I’d like to start this post by wishing you a light-filled Hanukkah and by asking G-d, “What in the hell is going on?”
In the past week, I’ve had to say “Baruch Dayan haEmes” (Blessed is the True Judge – said upon hearing that someone has passed away, or other especially bad news, G-d forbid) four times. Two of these situations were especially horrible and shocking, Hashem have mercy. Here we are celebrating the Festival of Lights, and from the Source of Light Himself seems to be coming a whole lot of darkness.
When, G-d forbid, a tragedy occurs, our Sages instruct us to “take heart”. To take our emotions and direct them inward, re-framing for ourselves where we’re holding in the grand scheme of things.

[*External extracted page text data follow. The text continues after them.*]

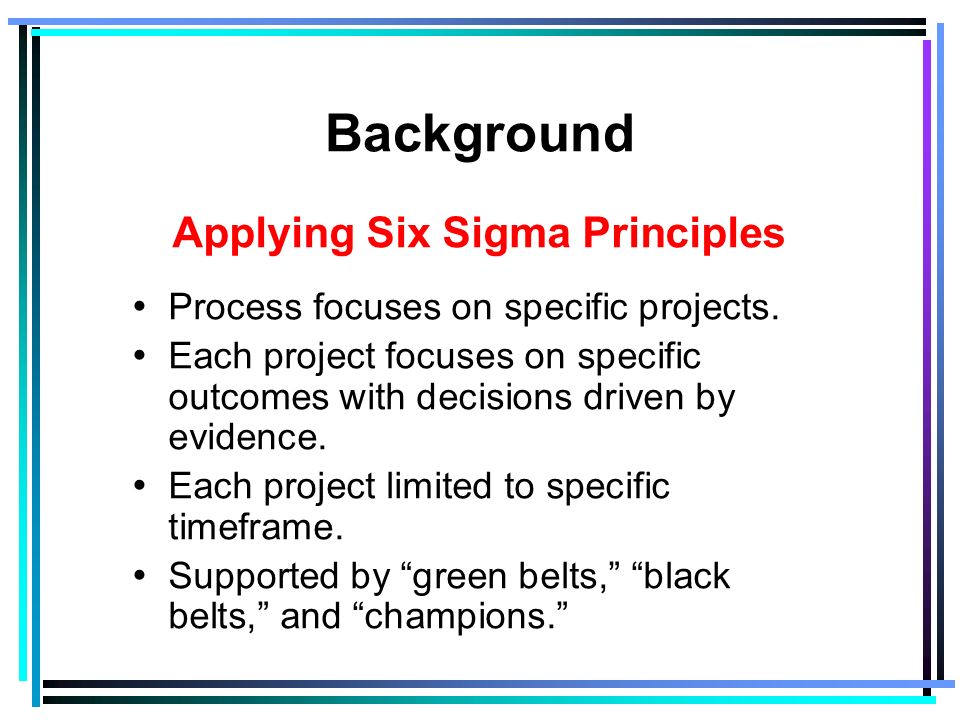 Background

Applying Six Sigma Principles

• Process focuses on specific projects.
• Each project focuses on specific outcomes with decisions driven by evidence.
• Each project limited to specific timeframe.
• Supported by “green belts,” “black belts,” and “champions.”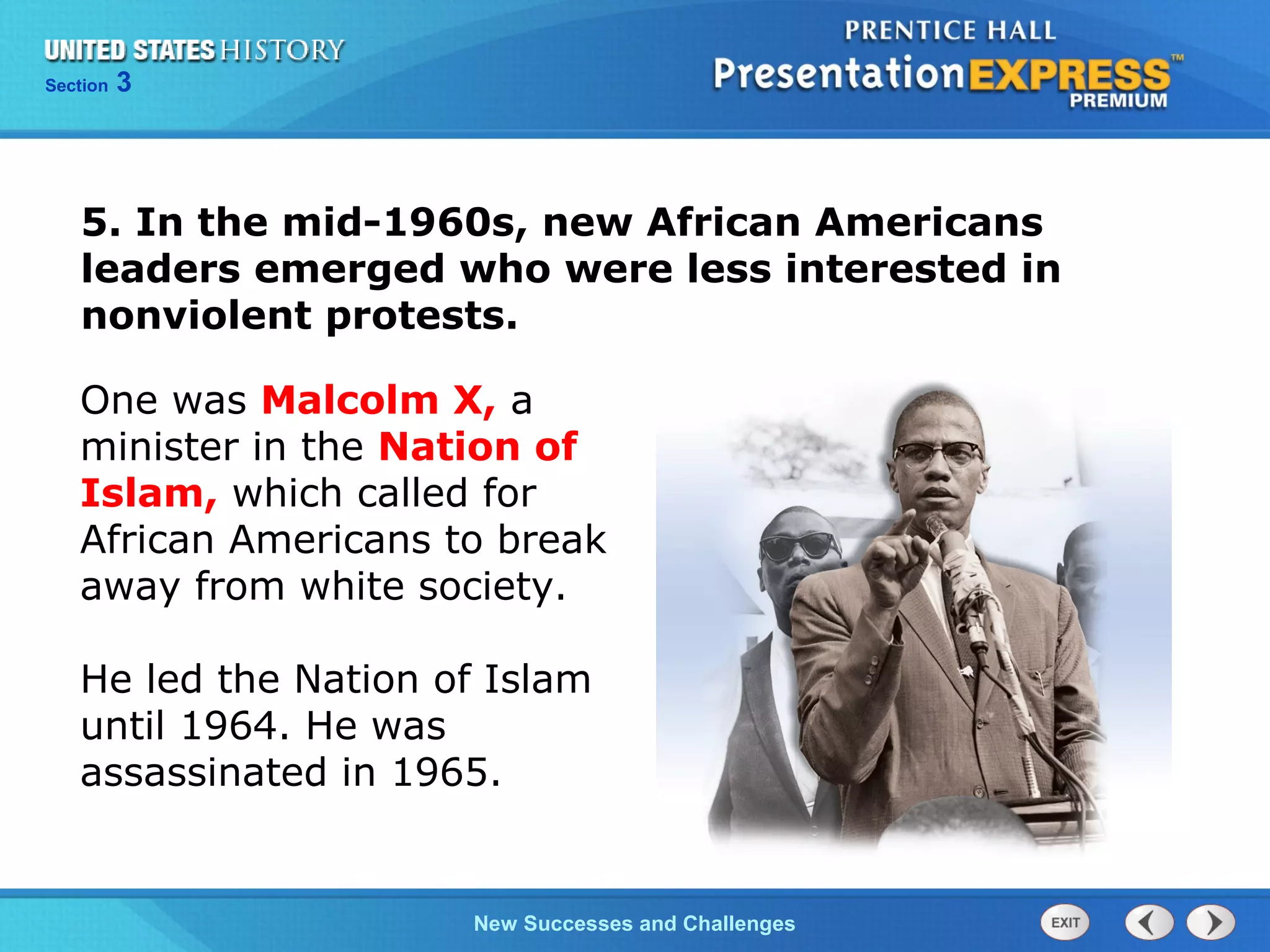 UNITED STATES HISTORY
Section 3

PRENTICE HALL
PresentationEXPRESS™
PREMIUM

5. In the mid-1960s, new African Americans leaders emerged who were less interested in nonviolent protests.

One was Malcolm X, a minister in the Nation of Islam, which called for African Americans to break away from white society.

He led the Nation of Islam until 1964. He was assassinated in 1965.

New Successes and Challenges

EXIT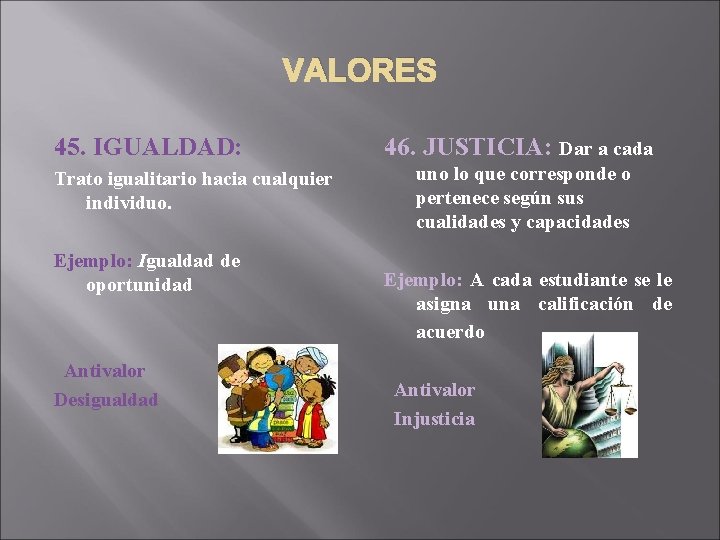 VALORES

45. IGUALDAD:

Trato igualitario hacia cualquier individuo.

Ejemplo: Igualdad de oportunidad

Antivalor

Desigualdad

46. JUSTICIA: Dar a cada uno lo que corresponde o pertenece según sus cualidades y capacidades

Ejemplo: A cada estudiante se le asigna una calificación de acuerdo

Antivalor

Injusticia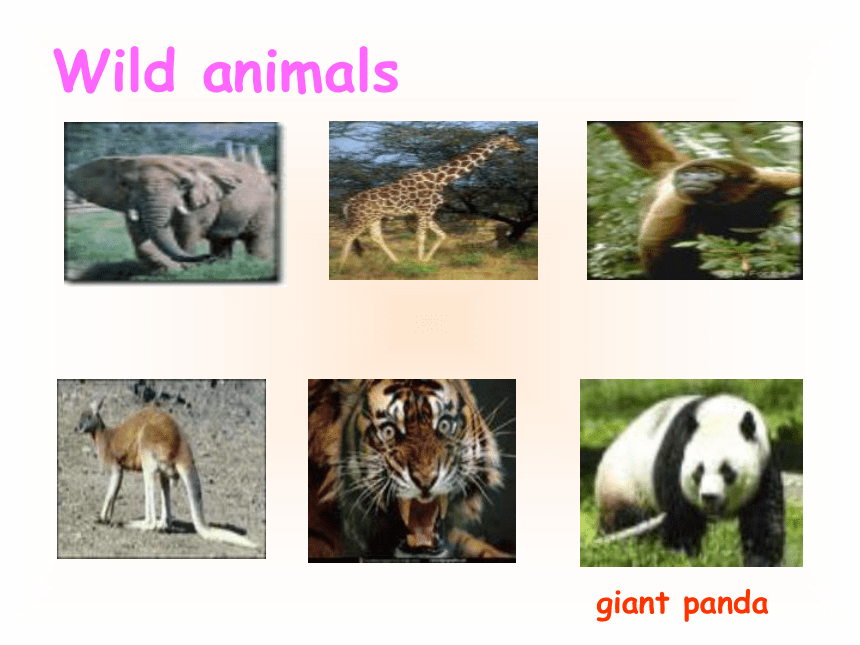 Wild animals

giant panda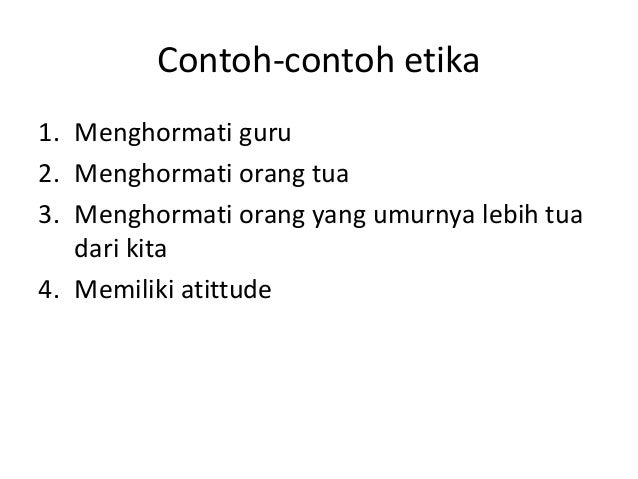 Contoh-contoh etika

1. Menghormati guru
2. Menghormati orang tua
3. Menghormati orang yang umurnya lebih tua dari kita
4. Memiliki atittude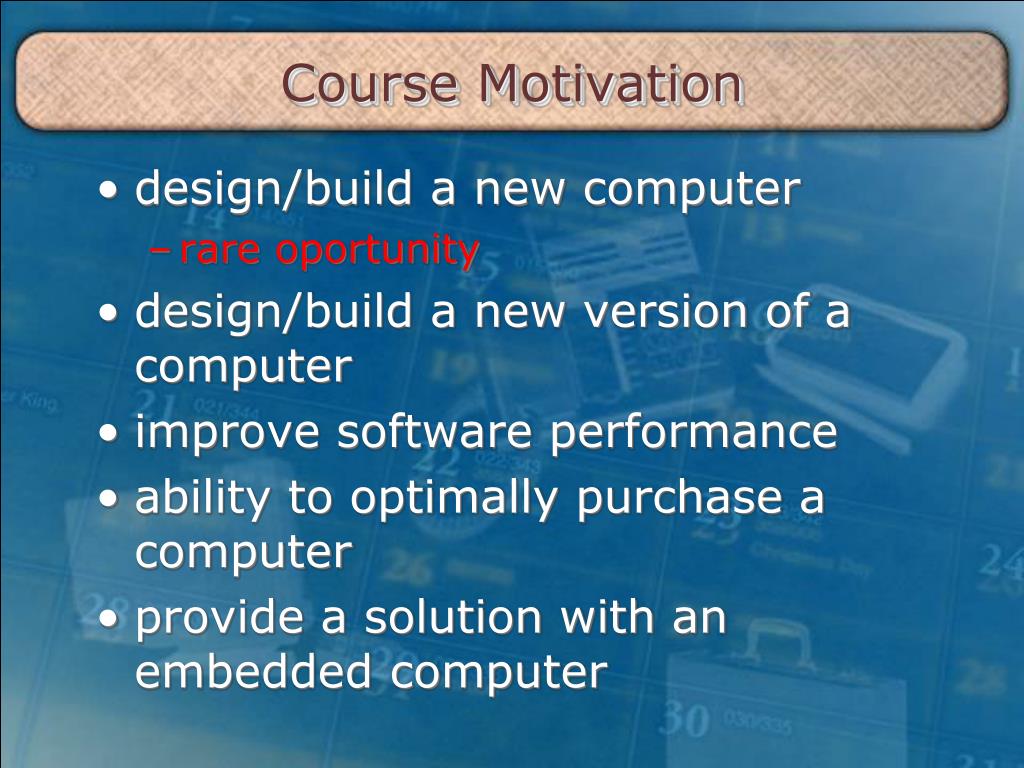 Course Motivation

• design/build a new computer
– rare oportunity
• design/build a new version of a computer
• improve software performance
• ability to optimally purchase a computer
• provide a solution with an embedded computer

In the beginning of this week’s Torah portion, Mikeitz, Yosef, who has been brought against his will to the darkest place on earth, is referred to by one of Pharoah’s officials as “naar, Ivri, eved”. Literally translated, these words mean “youth, Hebrew, slave”.
A deeper look at each word reveals a powerful mandate for us, sojourners like Yosef in this often-dark world.
“Naar” can imply “fool”.
The root meaning of the word “Ivri/Hebrew” is “otherness”, “opposite”, or even “contrary”.
“Eved” comes from the root word meaning “work” or “service”.
When darkness comes to us in one of its many guises, we are being given work to do. And this is our job: to proceed in a divinely foolish manner and act contrary to the darkness. To affirm and continue life in the face of loss. To channel paralyzing pain into constructive action. To seek G-d’s Purpose in seeming chaos.
The junkie who gets clean and uses her experiences to counsel others out of the pit of addiction. The couple who will not give up trying to build their family despite devastating fertility problems. The bereaved son who uses his inheritance to start a charity in his deceased father’s memory.
According to Chassidic teachings, the main accomplishment of Hanukkah is “to make the darkness shine” – not just to add light to the darkness, but to make the darkness itself a source of illumination.
We do this by defying it.
Each one of us should reach the level of Yosef in next week’s parsha, when he declares to his brothers who had betrayed him so horribly, “And now, you did not send me here, but God, and He made me a father to Pharaoh, a lord over all his household, and a ruler over the entire land of Egypt” – we should see that no matter how it appears, even the darkness is from G-d, and that it is ultimately for our profit.
We should merit the ultimate profit, to see the menorah lit in the rebuilt Bais haMikdash this Hanukkah, with the coming of Moshiach.